Now, when you take a yoga class - a led yoga practice - notice what poses, breathing patterns and images give you the feelings and results you have identified. Write them down. That’s part of your yoga journal.

Each day or week or month, you’ll choose a pose or poses that give you that feeling or result, whether it’s “my knee feels great!” or “less likely to choke Sally.” This will be your key or pinnacle pose. If you have one pose in mind when you roll out your mat, you have a practice.

  • What other poses will help you with that one? If it’s Dancer’s Pose (holding your foot behind you while you stand on one leg), maybe cat-dog, sphinx, cobra, down dog and child’s pose before an easier standing pose, then tree at the wall would help you lead into this pose.

  • What other poses are the opposite of this pose? In our Dancer’s pose example, maybe it’s a standing forward fold.

  • How do you want to begin? Standing, sitting, laying down?

  • Always end with bridge, laying down twist and Savasanahhhhh! Lasting at least 10% of your practice time (2 minutes for a 15-20 minute practice).

### Provided information

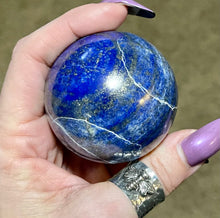 Load image into Gallery viewer, Lapis Lazuli Sphere | Crystal Ball | Healing Stones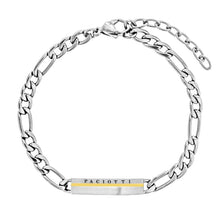 Carica l&#39;immagine nel visualizzatore di Gallery, Bracciale Da Uomo In Acciaio Con Targhetta 4US Cesare Paciotti 4UBR8060
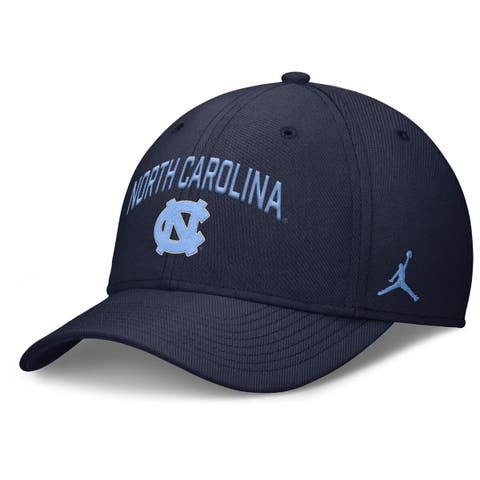 Men's Jordan Brand Navy North Carolina Tar Heels 2025 On-Field Rise Performance Flex Hat
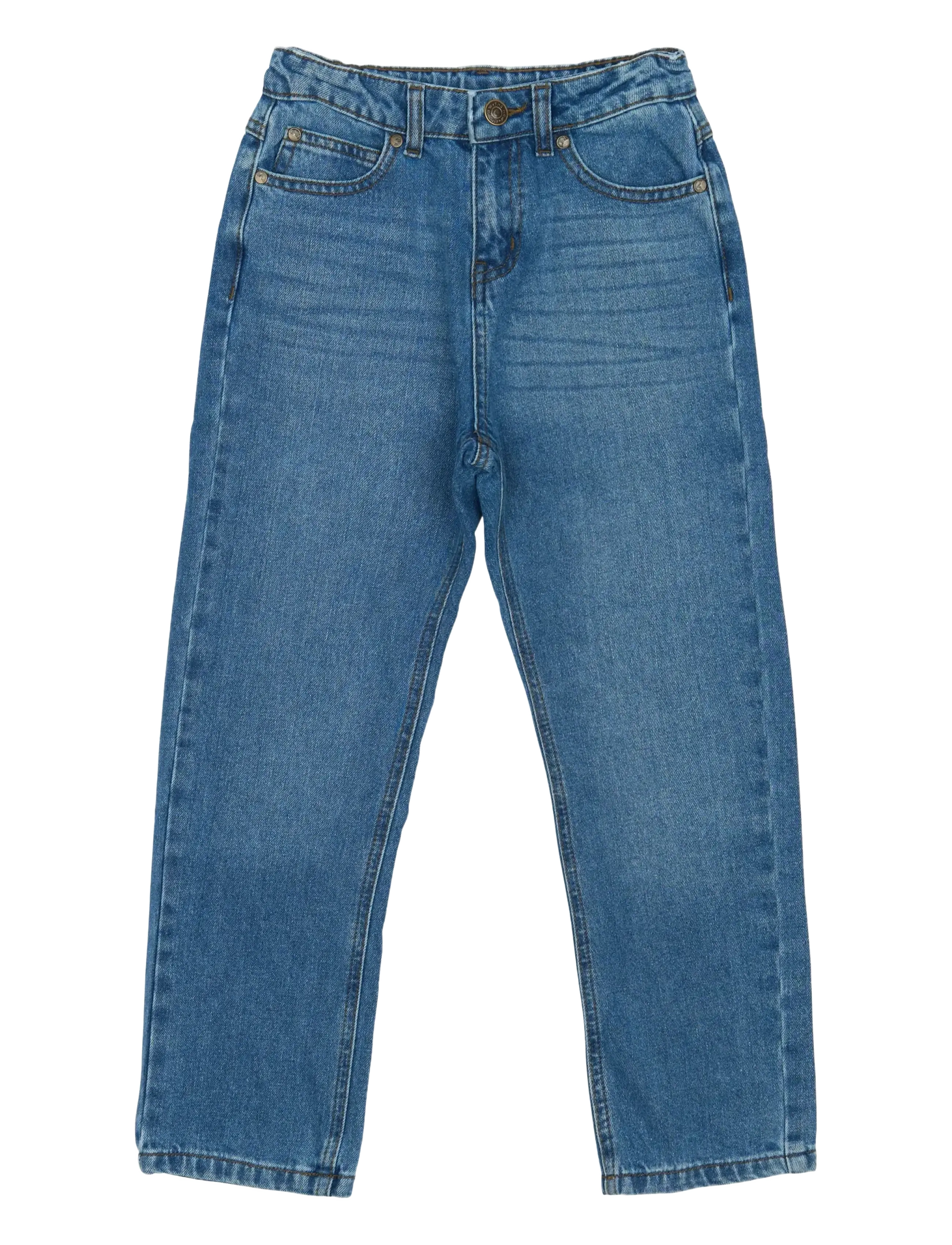 TNRe:turn Loose Fit Jeans - MEDIUM BLUE DENIM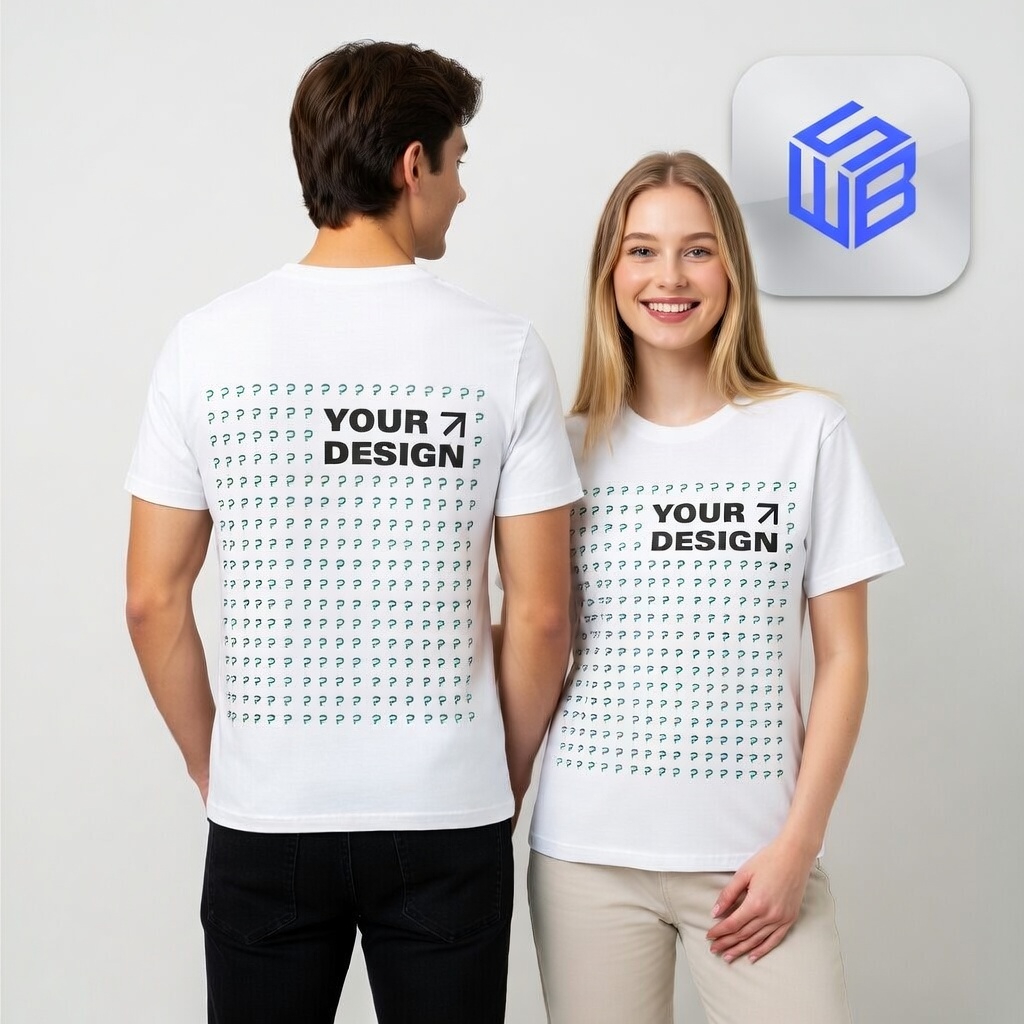Custom print-on-demand t-shirt collection view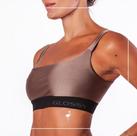 Top Marrom Glossy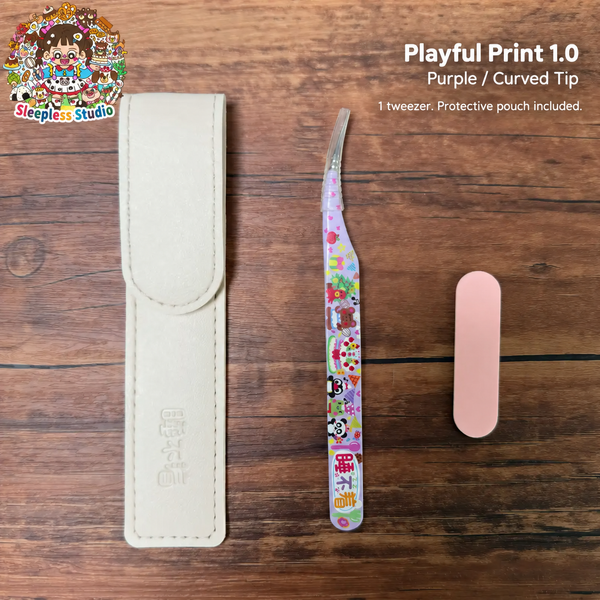 Purple - Curved Tip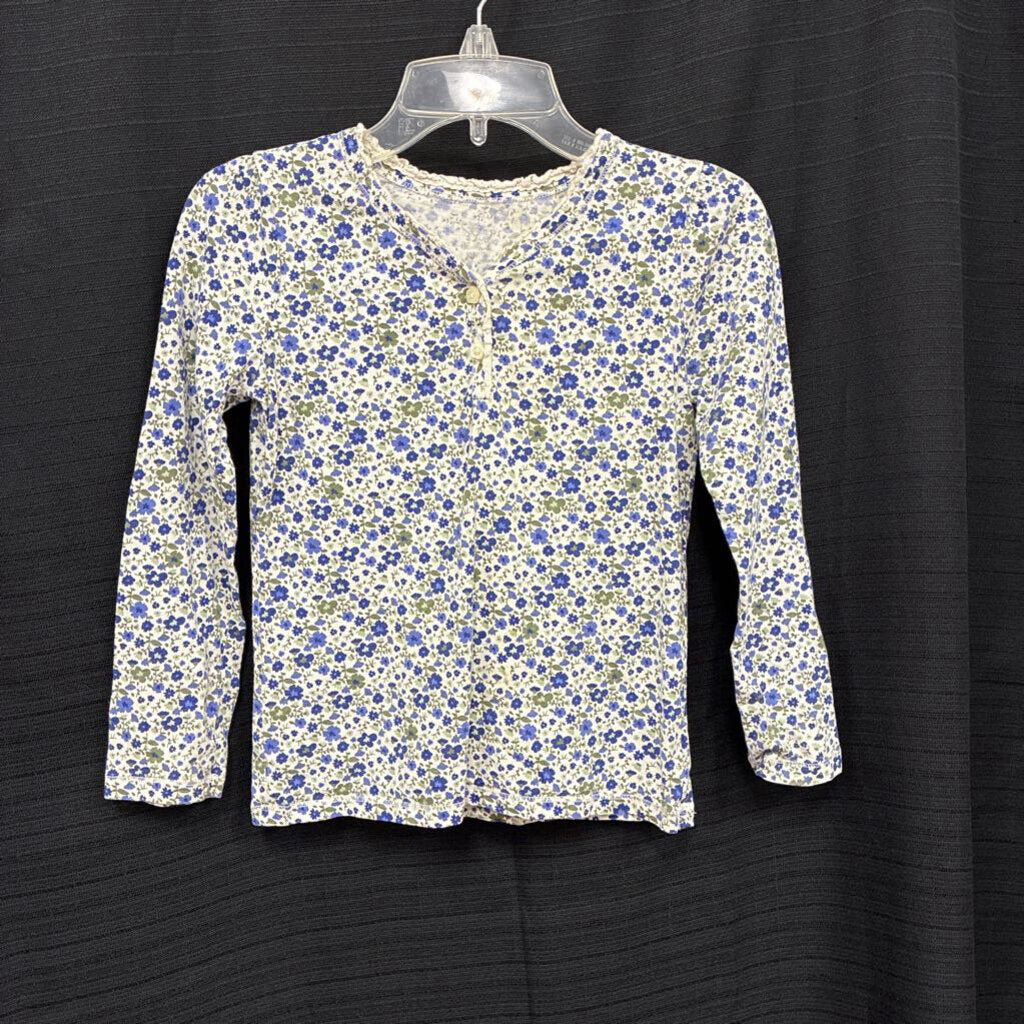 Flower Button Top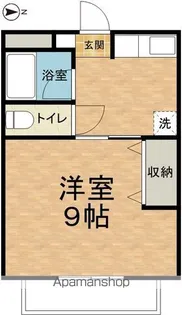 サープラスJUN【206号室】の間取り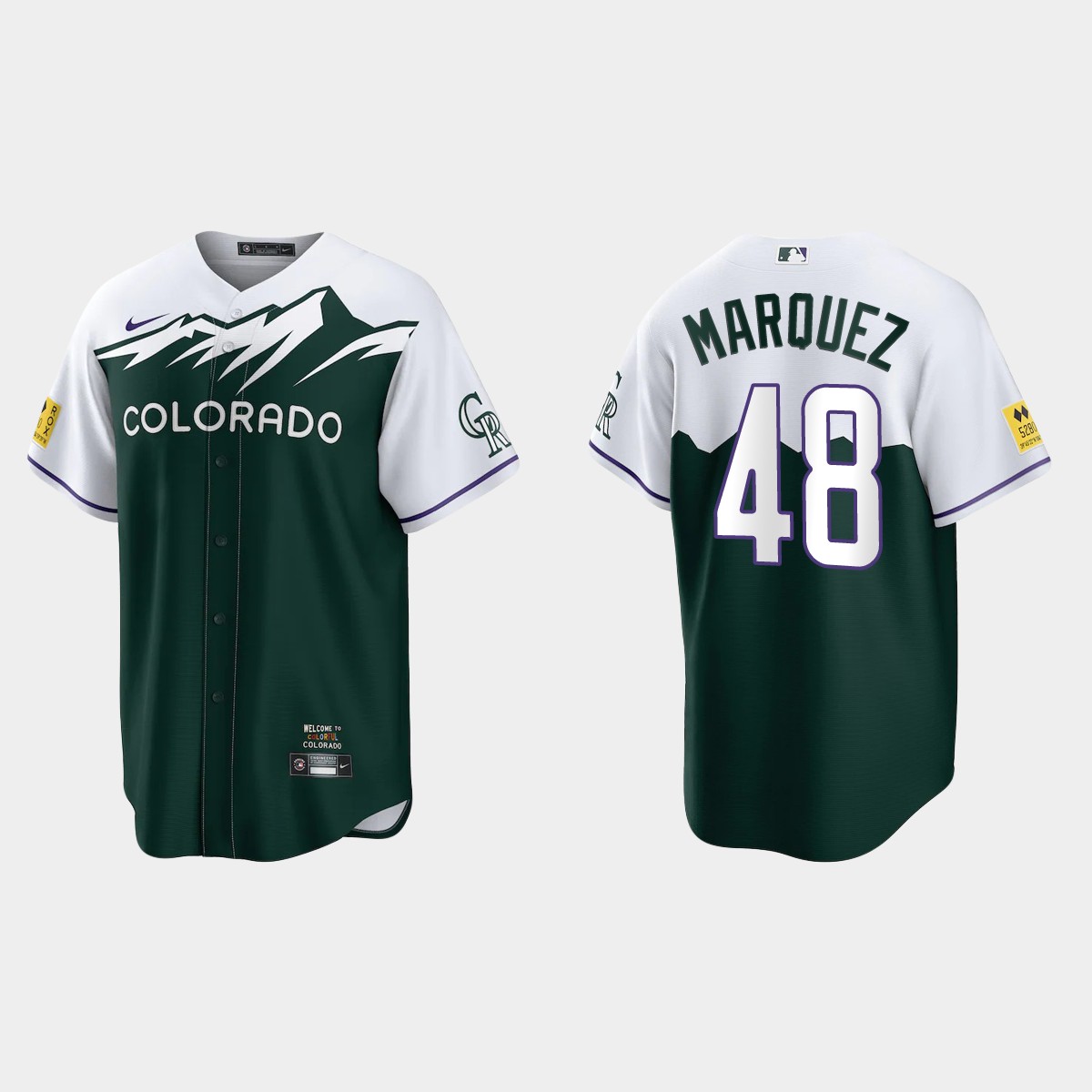 Colorado Rockies German Marquez 2022 City Connect Jersey - Green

### Exercise requirements
Continue the passage above on planning a yoga practice around a key pose, picking up after its final sentence.

### Answer section
In two weeks we’ll talk more about “What To Do?” in terms of the arc of practice, counterpose and choosing energetic, yin or restorative practice. For now, live with your Whys for a few days and let them sink in, transform and transform you. Go to the mat when you want (or want to want to ;>). Choose simple poses you already feel confident with at first. Ask your teacher questions. Take notes on your led practice experiences.

Congratulations on starting or renewing your PYPractice! The combination of Personal and Led yoga practices is the most effective way toward healing and supporting your powerful body-mind! My clients who practice regularly between sessions with me or our other teachers experience results exponentially faster than others. You’re taking a crucial step in your own health and healing journey.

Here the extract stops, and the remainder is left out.